--- start Data for this exercise ---

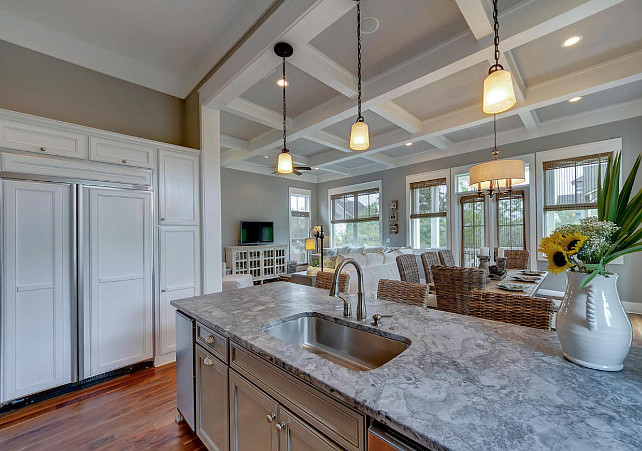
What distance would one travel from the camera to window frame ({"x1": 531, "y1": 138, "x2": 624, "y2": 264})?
4.23m

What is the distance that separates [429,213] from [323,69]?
4664 mm

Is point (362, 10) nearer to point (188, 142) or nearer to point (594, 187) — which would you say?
point (188, 142)

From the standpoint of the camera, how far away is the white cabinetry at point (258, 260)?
6793 millimetres

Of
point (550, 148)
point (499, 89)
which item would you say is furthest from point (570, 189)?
point (499, 89)

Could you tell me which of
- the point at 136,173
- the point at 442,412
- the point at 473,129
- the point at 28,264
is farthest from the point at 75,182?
the point at 473,129

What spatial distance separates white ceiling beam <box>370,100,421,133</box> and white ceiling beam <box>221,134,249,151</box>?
120 inches

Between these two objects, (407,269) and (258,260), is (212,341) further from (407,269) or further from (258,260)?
(258,260)

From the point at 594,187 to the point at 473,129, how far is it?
2.07 metres

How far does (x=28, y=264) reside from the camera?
2189mm

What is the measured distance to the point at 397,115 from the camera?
4.16m

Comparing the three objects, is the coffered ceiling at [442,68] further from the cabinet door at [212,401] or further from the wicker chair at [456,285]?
the cabinet door at [212,401]

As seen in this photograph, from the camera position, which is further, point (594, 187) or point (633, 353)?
point (594, 187)

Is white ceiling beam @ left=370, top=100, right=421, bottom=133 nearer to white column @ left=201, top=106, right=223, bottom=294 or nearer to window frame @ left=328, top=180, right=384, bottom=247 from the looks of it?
white column @ left=201, top=106, right=223, bottom=294

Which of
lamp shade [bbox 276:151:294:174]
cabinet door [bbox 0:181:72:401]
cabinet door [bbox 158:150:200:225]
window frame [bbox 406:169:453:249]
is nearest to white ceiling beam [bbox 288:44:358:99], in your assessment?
lamp shade [bbox 276:151:294:174]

--- end Data for this exercise ---

Task objective →
Put each line of the material above into a JSON list of strings, one string per line, skipping blank lines and leaving out the picture markers.

The response →
[
  "What distance would one travel from the camera to window frame ({\"x1\": 531, \"y1\": 138, \"x2\": 624, \"y2\": 264})?",
  "4.23m",
  "What is the distance that separates [429,213] from [323,69]?",
  "4664 mm",
  "Is point (362, 10) nearer to point (188, 142) or nearer to point (594, 187) — which would you say?",
  "point (188, 142)",
  "From the standpoint of the camera, how far away is the white cabinetry at point (258, 260)?",
  "6793 millimetres",
  "Of",
  "point (550, 148)",
  "point (499, 89)",
  "which item would you say is furthest from point (570, 189)?",
  "point (499, 89)",
  "Could you tell me which of",
  "- the point at 136,173",
  "- the point at 442,412",
  "- the point at 473,129",
  "- the point at 28,264",
  "is farthest from the point at 75,182?",
  "the point at 473,129",
  "What spatial distance separates white ceiling beam <box>370,100,421,133</box> and white ceiling beam <box>221,134,249,151</box>?",
  "120 inches",
  "Between these two objects, (407,269) and (258,260), is (212,341) further from (407,269) or further from (258,260)?",
  "(258,260)",
  "From the point at 594,187 to the point at 473,129, how far is it?",
  "2.07 metres",
  "How far does (x=28, y=264) reside from the camera?",
  "2189mm",
  "What is the measured distance to the point at 397,115 from the camera?",
  "4.16m",
  "Comparing the three objects, is the coffered ceiling at [442,68] further from the cabinet door at [212,401] or further from the wicker chair at [456,285]?",
  "the cabinet door at [212,401]",
  "As seen in this photograph, from the camera position, which is further, point (594, 187) or point (633, 353)?",
  "point (594, 187)",
  "Is white ceiling beam @ left=370, top=100, right=421, bottom=133 nearer to white column @ left=201, top=106, right=223, bottom=294 or nearer to window frame @ left=328, top=180, right=384, bottom=247 from the looks of it?",
  "white column @ left=201, top=106, right=223, bottom=294",
  "Which of",
  "lamp shade [bbox 276:151:294:174]",
  "cabinet door [bbox 0:181:72:401]",
  "cabinet door [bbox 158:150:200:225]",
  "window frame [bbox 406:169:453:249]",
  "is nearest to white ceiling beam [bbox 288:44:358:99], in your assessment?",
  "lamp shade [bbox 276:151:294:174]"
]